[Selected excerpt]
== Segment start ==
Good points about evolutionary algorithms. What do you mean by exact patterns?
Quote from Indrionas:
Evolutionary algorithms are not suitable for this kind of problem. They rely on a fitness function. In order for an evolutionary algorithm (such as GA) to work productively, the fitness function must be monotonic. This is not the case with searching for exact patterns. A simple example:
Pattern ABCDE is significant. Meanwhile patterns ABCD, BCDE, DEF, ABDE, BDEFG are insignificant, therefore their fitness function values will be low and they won't be picked as parents to produce a new generation of patterns, even though they would have been good candidates.
It's been a while since I was intimate with this field so my memory could be faulty. However, I don't believe the fitness function had to be monotonic with proper gene pool management.
GA's lack of fitness for pattern recognition is beyond my recollection.
What makes you say this? I can only see that being the case when your patterns are constructed with nonlinearities (ie, xor).Quote from Indrionas:
Evolutionary algorithms are not suitable for this kind of problem. They rely on a fitness function. In order for an evolutionary algorithm (such as GA) to work productively, the fitness function must be monotonic. This is not the case with searching for exact patterns. A simple example:
Pattern ABCDE is significant. Meanwhile patterns ABCD, BCDE, DEF, ABDE, BDEFG are insignificant, therefore their fitness function values will be low and they won't be picked as parents to produce a new generation of patterns, even though they would have been good candidates.
== Segment end ==
Stored items
== Segment start ==
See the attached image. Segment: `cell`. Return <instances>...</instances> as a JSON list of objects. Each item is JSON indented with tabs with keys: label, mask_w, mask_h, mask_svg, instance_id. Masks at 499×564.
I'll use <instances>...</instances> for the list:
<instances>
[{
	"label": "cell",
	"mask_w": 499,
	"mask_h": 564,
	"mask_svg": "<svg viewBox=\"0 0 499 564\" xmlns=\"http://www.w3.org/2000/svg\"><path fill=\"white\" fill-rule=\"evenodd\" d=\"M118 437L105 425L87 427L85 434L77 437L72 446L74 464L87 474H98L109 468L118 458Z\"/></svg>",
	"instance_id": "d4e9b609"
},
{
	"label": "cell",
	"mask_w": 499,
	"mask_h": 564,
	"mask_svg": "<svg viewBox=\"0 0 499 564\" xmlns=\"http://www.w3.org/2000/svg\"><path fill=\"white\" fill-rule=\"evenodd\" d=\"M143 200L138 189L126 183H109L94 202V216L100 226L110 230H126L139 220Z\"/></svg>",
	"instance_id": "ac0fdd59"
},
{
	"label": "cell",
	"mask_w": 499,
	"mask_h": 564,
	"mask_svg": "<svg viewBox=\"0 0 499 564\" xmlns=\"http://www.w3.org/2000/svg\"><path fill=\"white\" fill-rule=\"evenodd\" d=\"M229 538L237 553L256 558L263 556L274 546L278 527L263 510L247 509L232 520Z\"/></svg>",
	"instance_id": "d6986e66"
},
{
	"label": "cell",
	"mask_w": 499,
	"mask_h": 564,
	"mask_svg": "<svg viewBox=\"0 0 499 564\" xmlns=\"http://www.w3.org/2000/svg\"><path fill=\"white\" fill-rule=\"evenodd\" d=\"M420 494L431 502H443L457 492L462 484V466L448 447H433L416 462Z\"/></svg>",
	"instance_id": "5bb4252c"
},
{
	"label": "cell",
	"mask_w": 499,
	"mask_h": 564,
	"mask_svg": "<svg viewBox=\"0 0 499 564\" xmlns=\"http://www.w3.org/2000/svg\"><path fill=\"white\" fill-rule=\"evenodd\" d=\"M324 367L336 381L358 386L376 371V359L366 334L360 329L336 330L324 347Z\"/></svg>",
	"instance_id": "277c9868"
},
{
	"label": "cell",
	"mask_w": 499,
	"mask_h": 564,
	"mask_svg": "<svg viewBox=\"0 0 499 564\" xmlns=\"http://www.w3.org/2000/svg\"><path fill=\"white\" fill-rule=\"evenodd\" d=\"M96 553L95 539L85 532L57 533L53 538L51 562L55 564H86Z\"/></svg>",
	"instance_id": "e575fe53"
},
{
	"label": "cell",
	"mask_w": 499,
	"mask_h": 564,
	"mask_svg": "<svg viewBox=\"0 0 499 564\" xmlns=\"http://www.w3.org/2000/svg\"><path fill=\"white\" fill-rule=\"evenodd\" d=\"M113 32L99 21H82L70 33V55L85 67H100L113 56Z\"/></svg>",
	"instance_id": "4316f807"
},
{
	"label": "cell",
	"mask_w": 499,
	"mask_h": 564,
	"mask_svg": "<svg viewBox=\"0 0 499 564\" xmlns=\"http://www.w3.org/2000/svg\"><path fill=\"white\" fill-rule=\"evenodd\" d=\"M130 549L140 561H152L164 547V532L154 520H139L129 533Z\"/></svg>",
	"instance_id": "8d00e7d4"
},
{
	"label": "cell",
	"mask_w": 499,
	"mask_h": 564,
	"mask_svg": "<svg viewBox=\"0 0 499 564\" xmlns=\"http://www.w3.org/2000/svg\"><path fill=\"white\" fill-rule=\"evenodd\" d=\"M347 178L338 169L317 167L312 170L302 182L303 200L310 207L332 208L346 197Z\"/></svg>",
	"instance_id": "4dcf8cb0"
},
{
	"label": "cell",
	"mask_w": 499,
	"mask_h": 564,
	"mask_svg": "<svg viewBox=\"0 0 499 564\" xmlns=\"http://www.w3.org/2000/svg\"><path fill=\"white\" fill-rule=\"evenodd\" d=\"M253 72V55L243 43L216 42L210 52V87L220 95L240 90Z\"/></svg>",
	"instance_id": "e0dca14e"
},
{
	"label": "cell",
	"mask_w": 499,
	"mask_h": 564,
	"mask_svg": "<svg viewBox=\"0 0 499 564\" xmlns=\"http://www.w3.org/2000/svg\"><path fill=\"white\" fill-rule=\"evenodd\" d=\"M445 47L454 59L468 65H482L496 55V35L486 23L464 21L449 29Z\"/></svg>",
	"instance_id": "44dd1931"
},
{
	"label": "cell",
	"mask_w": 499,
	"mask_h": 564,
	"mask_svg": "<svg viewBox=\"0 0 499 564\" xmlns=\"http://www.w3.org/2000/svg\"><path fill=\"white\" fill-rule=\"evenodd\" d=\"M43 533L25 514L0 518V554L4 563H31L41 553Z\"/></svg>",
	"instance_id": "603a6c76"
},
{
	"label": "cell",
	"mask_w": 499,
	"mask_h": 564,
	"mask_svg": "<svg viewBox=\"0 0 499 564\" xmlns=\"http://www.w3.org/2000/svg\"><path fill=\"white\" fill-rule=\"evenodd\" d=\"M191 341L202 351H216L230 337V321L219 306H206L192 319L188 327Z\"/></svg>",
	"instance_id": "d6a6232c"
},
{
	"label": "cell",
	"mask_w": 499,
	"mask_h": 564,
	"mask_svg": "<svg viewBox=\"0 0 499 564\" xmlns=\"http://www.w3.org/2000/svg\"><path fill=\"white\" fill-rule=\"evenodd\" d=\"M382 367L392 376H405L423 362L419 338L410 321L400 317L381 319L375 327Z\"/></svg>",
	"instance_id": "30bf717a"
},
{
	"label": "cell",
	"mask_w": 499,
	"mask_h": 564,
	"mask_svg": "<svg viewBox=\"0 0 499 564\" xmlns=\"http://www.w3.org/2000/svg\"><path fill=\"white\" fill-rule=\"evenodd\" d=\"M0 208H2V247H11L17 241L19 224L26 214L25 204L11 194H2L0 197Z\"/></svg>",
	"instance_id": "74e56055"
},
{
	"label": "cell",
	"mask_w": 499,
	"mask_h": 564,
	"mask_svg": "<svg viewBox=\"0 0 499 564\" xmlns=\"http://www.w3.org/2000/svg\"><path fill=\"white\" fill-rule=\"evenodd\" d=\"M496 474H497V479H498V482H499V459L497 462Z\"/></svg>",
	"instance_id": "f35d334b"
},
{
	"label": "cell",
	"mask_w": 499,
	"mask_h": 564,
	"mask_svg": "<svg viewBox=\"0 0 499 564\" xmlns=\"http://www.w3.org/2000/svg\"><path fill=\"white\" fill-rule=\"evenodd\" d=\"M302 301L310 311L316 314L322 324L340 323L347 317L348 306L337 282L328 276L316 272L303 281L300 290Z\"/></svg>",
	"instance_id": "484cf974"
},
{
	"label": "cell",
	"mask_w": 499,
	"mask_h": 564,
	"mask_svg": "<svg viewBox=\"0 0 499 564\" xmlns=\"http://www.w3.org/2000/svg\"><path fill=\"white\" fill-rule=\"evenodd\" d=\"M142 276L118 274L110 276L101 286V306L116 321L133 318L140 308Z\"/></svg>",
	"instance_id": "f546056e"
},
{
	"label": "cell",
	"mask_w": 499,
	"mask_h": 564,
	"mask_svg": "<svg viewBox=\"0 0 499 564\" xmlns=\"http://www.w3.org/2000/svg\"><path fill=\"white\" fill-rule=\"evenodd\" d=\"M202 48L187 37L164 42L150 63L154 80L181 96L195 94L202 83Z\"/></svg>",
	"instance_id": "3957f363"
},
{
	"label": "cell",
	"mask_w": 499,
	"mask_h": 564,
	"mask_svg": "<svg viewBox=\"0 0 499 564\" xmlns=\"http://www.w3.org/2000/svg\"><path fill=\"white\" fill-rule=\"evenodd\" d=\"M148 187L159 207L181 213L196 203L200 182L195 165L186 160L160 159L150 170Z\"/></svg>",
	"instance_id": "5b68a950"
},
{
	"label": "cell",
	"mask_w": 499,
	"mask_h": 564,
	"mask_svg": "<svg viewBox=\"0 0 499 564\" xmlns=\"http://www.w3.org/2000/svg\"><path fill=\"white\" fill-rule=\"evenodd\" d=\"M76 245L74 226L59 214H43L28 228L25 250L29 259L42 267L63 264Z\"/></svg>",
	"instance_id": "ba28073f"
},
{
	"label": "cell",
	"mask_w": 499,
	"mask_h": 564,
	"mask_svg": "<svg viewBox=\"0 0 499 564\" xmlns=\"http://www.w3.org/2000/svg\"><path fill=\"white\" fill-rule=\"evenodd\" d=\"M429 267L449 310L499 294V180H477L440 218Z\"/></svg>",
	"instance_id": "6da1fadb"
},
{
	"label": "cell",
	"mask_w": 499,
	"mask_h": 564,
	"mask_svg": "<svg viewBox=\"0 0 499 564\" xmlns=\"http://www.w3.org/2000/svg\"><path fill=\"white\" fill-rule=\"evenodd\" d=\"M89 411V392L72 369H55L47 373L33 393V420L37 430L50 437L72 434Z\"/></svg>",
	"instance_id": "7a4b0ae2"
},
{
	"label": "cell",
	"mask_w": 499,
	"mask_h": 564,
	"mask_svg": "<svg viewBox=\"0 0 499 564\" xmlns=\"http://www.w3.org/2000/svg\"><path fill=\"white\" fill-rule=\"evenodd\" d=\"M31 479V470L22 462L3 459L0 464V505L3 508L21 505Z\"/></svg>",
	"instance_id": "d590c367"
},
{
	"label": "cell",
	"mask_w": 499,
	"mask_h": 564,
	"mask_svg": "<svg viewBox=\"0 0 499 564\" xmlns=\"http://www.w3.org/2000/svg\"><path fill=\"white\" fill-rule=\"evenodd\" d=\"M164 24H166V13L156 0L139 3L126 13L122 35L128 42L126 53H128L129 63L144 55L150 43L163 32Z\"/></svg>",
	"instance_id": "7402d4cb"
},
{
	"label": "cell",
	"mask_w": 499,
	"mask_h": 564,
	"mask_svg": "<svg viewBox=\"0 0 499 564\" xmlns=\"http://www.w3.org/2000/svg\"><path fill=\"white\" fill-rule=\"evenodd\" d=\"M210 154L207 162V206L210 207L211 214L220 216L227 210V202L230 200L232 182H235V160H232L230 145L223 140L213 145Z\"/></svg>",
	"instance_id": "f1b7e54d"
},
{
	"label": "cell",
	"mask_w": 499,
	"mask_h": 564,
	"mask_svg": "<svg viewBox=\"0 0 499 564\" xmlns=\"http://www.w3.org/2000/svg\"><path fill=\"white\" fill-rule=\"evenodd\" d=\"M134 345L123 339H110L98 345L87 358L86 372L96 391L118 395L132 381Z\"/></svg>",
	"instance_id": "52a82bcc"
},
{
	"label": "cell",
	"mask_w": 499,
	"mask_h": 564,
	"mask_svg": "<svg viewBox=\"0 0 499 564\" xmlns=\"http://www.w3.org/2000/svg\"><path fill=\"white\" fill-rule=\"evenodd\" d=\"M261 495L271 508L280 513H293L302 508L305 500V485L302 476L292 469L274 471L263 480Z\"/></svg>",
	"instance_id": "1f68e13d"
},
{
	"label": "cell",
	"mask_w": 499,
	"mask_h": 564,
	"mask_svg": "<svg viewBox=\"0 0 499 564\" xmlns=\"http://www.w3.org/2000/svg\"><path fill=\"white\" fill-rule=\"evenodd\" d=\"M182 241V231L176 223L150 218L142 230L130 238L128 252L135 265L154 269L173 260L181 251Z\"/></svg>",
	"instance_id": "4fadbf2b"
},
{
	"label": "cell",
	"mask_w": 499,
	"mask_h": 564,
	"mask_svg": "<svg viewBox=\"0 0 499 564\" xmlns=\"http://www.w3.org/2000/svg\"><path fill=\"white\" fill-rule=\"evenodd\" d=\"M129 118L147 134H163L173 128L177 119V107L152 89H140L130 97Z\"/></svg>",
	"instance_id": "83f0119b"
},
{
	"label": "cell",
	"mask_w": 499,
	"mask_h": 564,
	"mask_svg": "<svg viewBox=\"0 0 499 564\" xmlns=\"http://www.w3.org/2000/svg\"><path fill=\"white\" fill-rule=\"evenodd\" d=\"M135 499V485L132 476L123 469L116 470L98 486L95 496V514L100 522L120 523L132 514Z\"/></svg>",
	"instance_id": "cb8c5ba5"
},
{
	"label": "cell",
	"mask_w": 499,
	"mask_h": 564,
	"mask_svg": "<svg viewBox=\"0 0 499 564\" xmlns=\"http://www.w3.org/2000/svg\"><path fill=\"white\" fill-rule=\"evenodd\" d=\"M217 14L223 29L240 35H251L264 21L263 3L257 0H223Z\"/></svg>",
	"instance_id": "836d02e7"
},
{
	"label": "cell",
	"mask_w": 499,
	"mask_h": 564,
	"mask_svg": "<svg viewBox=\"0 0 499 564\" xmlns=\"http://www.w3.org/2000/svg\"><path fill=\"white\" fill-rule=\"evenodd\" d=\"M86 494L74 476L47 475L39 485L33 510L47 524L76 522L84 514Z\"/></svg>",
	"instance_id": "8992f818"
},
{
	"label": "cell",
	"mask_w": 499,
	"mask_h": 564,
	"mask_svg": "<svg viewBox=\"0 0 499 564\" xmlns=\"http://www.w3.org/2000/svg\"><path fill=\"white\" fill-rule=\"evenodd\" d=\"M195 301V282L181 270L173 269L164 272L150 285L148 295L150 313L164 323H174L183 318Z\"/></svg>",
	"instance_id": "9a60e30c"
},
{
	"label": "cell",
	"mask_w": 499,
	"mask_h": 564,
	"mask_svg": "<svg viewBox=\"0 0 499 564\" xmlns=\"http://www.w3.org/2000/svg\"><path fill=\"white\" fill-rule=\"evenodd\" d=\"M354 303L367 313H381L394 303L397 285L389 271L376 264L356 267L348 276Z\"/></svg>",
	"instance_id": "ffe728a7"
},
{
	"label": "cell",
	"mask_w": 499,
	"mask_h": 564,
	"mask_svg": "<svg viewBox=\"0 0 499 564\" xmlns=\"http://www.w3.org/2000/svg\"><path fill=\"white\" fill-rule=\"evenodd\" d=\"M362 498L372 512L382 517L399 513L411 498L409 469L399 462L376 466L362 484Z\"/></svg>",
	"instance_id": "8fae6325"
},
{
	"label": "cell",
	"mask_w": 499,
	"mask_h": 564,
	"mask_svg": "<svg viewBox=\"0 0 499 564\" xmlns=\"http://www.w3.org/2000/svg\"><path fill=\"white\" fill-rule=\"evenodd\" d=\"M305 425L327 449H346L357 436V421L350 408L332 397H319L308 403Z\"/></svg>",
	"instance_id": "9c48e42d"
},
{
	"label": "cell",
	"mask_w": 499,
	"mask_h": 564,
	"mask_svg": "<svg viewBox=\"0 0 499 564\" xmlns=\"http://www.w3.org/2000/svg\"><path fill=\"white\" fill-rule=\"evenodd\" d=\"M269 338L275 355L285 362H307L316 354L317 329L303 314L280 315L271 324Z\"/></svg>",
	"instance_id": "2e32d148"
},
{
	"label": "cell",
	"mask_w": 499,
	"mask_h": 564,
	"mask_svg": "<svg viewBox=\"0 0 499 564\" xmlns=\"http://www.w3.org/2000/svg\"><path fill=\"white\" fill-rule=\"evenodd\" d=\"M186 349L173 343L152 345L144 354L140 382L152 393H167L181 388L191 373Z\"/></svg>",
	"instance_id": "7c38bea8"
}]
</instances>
== Segment end ==
[Description of the task] Which patterns does the forum thread on evolutionary algorithms call insignificant?

[Exercise output] ABCD, BCDE, DEF, ABDE, BDEFG